◆ What this task involves ◆
Transcribe the passage from the mailing-list reply about svn_subst_translate_string2(), starting at "I originally began" and ending at "line ending.".

BEGIN Given text

On Fri, Oct 1, 2010 at 3:57 AM, Julian Foad <julian.f...@wandisco.com> wrote:
>> Adds a public API function, svn_subst_translate_string2(), an extension of
>> svn_subst_translate_string(), that has two, additional output parameters for
>> determining whether re-encoding and/or line ending translation were 
>> performed.
>
> If we're going to add this functionality to _translate_string(),
> shouldn't we also add it to the other variants - _detranslate_string,
> _translate_cstring2, _stream_translated, _copy_and_translate4?
>
> I see you're adding the infrastructure into the (new) bodies of
> _translate_cstring2 and _stream_translated, just not (yey) exposing it
> in their APIs.
>
> I'm not sure.  The set of 'translation' functions is already messy and
> it's not clear to me how useful this new functionality will be.

I originally began working on svn_subst_translate_string2() because I
could not find a combination of public API functions that would allow
me to determine whether the line endings changed when a string was
both re-encoded to UTF-8 and normalized to LF line endings. The most
applicable, svn_subst_translate_string(), performs both translations
without indicating whether it re-encoded the string or normalized a
line ending.

An alternative to extending svn_subst_translate_string() is to add a
public API function that does the re-encoding and another that
normalizes line endings. I think, however, that extending
svn_subst_translate_string() is better because though the current
implementation of svn_subst_translate_string() re-encodes, then
normalizes line endings, the single API function allows for the
possibility of a future improvement in efficiency as a result of
performing both translations simultaneously.

END Given text
BEGIN Provided data

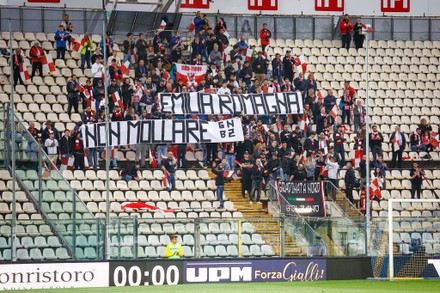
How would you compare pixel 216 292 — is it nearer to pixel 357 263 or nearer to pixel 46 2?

END Provided data

◆ Exercise output ◆
I originally began working on svn_subst_translate_string2() because I
could not find a combination of public API functions that would allow
me to determine whether the line endings changed when a string was
both re-encoded to UTF-8 and normalized to LF line endings. The most
applicable, svn_subst_translate_string(), performs both translations
without indicating whether it re-encoded the string or normalized a
line ending.